Grand Admiral Thrawn favored him with a slight smile and a barely noticeable nod of agreement. After which he returned to contemplating the battlefield. No, this was not even a battle. It was a choreographed production in which hundreds of thousands of aggressively minded sentients were being destroyed so as not to become a problem for the Grand Admiral's more ambitious projects in the future.
"Unlike the samurai, Captain, we have more than just a path," Thrawn said in a soft but firm tone. "We have an ultimate goal. That is what we wish to achieve, without being distracted by extraneous problems."
Tschel felt his mouth involuntarily drop open. An interstellar criminal syndicate that had subjugated the most economically developed territory of the galaxy was an "extraneous problem"?! He was about to ask Thrawn himself a question but changed his mind. He recalled the Alliance, the New Republic, the Pentastar Alignment, Imperial Space and the Remnants, Palpatine lurking in the shadows, and finally the Yuuzhan Vong whom Thrawn had warned about… Yes, in the end, in such realities, a couple of criminal organizations controlling small portions of the galaxy truly were not the largest problems among those that exist and will be.
***
Maris signaled with her fingers the approach of four opponents moving down the corridor. Mara, looking pensively at these four out of five thin fingers adorned with simple manicures, sighed stealthily.
"The fifth is three meters behind them," she whispered.
"How do you know?" Brood hissed at her, ceasing to peek through the crack of the technical locker.
Mara wanted to palm her face, but her hand met the flight helmet's visor.
"Listen to the Force, Maris," the red-haired beauty said, parodying Jedi instructions.
"I'm trying," the Zabrak admitted, whose helmet visor was even beginning to fog from her effort. "It's not always possible to detect ordinary sentients… Force-sensitives are easier."
Easier, of course. It was like comparing a lone lighthouse at night to the turned-on backlights of thousands of decks in the same conditions. Whoever taught this lady was either a complete amateur or knew no more about the Force than Brood herself did now. Jade did not believe that a Jedi Master would likely be unable to teach his charge such a simple trick. Palpatine, in the distant past, when instructing her and teaching the basics of Force use not even as a full adept, but as a half-educated mercenary, a "courier with expanded capabilities," had not even put much effort into that field. And he was not exactly a natural pedagogue of the Force.
To be honest, comparing Maris's skills with what she had already seen from Obscuro, Bre'ano Umakk, Darth Maul, and his apprentice Streen, Mara could not help but note that even the level of the Jensaarai, who had spent decades detached from knowledge and trained masters, was far higher than that of her new acquaintance. Either she had been an extremely negligent Padawan, or her master had been a negligent teacher. The latter was unlikely. From what Umakk had managed to tell her about the true past of the last generation of the Jedi Order, Mara knew that the representatives on the Jedi Council were not mediocre. Consequently, to think that one of the most influential sentients in the Order had an uneducated Padawan was somehow sacrilegious.
So, most likely, Brood herself was to blame for her regression or lack of progress.
"Maul will be glad to become her mentor," she chuckled internally, imagining how a long-deserved heart attack of one of the hearts would strike the Zabrak's kinswoman from how difficult a student she was.
But that would be sometime later. Now something had to be done about those five enemy fighters who had decided to guard the airlock through which Mara and Maris planned to get onto the ship's hull.

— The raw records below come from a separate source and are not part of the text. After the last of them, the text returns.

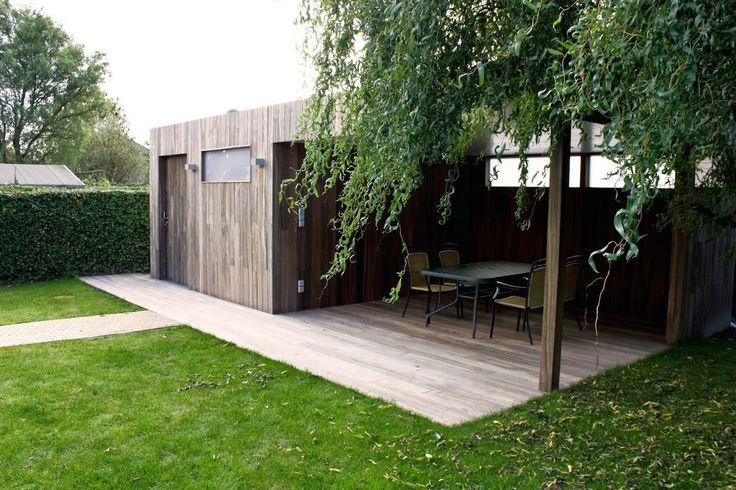Nova Concepts | Maatwerk modern tuinhuis met terrasoverkapping uitgevoerd in Padoek. Onder de overdekking is een padoek terras geplaatst.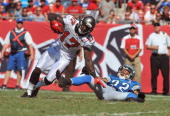 Wide receiver Arrelious Benn of the Tampa Bay Buccaneers rushes upfield with a pass against the Detroit Lions during the season opener September 11...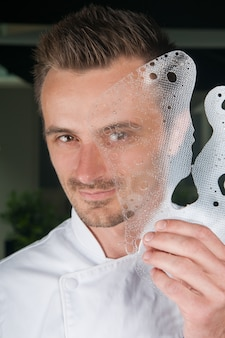 Smiling chef holding decorative ice plate in front of his face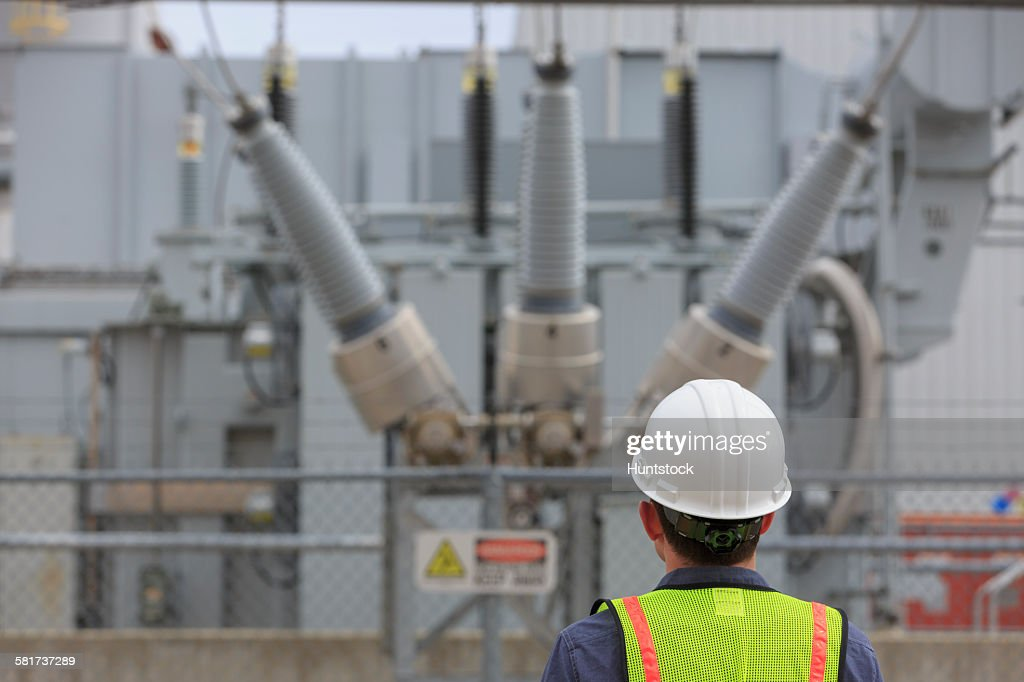 Industrial engineer examining high voltage transformer at a power plant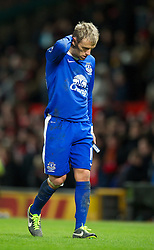 MANCHESTER, ENGLAND - Sunday, February 10, 2013: Everton's captain Phil Neville walks off dejected after losing 2-0 to Manchester United during the Premiership match at Old Trafford. (Pic by David Rawcliffe/Propaganda)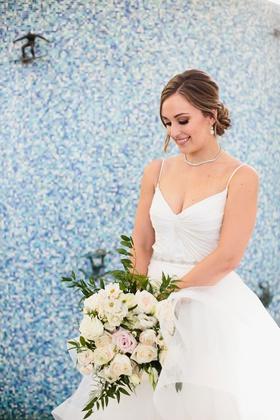 wedding portrait of bride v neck wedding dress necklace hair low bun ivory bouquet flowers by cina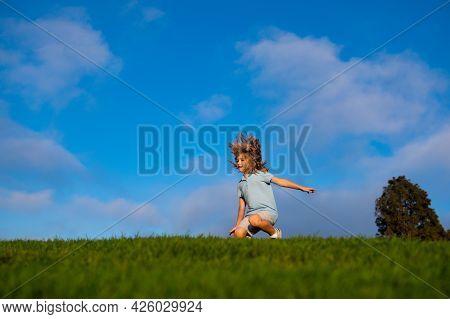 Kid Running On Grass Field. Cute Boy Run In Summer Park. Child Running On Meadow.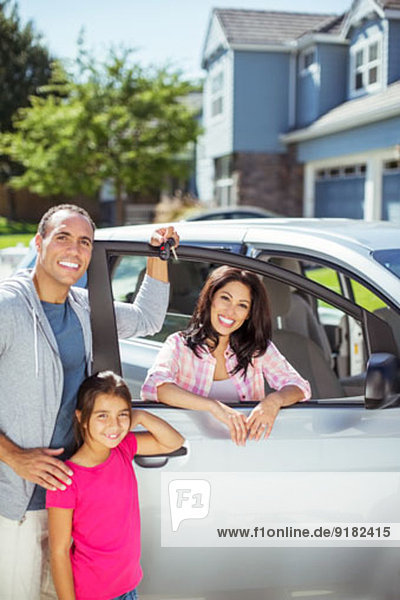 Portrait of smiling family at car in driveway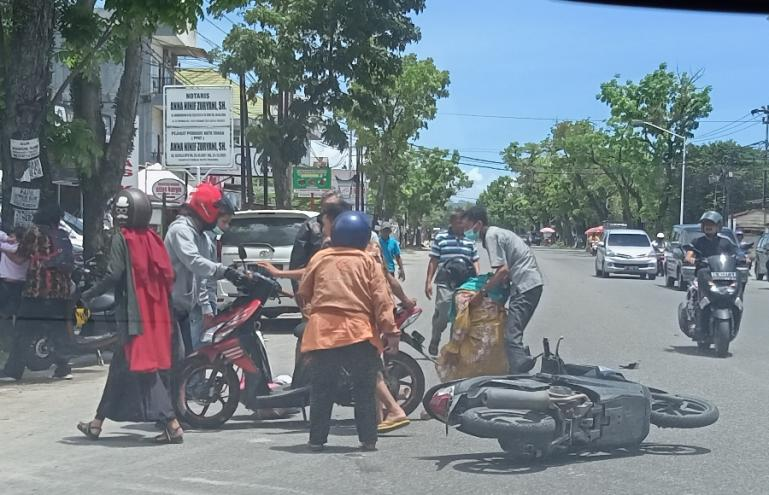 Warga berusaha memindahkan dua motor yang alami kecelakaan di Jalan S Parman Padang, Rabu siang (16/3). (Foto : Arzil)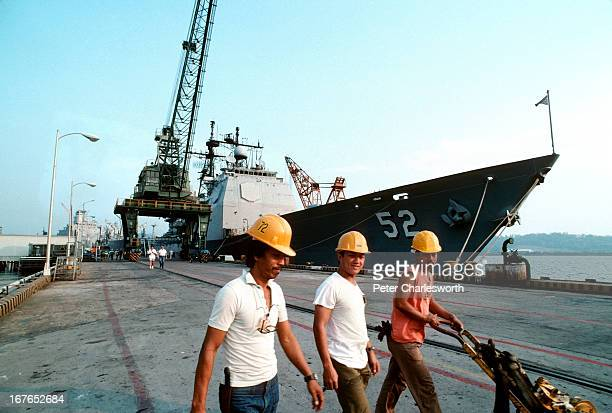 Filipino workers walk in front of a United States navy warship which is moored on the dock at Subic Bay, one of the United States military bases in...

Yes, it was an extremely bad idea—sticking one's head out from under thick armor in the middle of a battle. Но it just so happened that the only ship they could use to escape the Relentless was the shuttle Jade had arrived on. And she had docked it at an external airlock, as there was a minor problem with landing pads for that ship type.
Well, now she only had to "thank" that extremely zealous Dominion pilot who had shot through the retractable arm of the docking airlock, depressurizing it, causing a pressure drop and, as a consequence, a rupture of the docking sleeve. And thank—this time without sarcasm—the Zann Consortium engineers who had equipped their small transport ships with automatic response systems for unforeseen circumstances. Specifically, in the case of the ship Mara used, decompression had thrown the ship aside, and ideally, according to the laws of stellar mechanics, given the absence of friction in a vacuum, the ship should have continued to fly by inertia, having received an impulse.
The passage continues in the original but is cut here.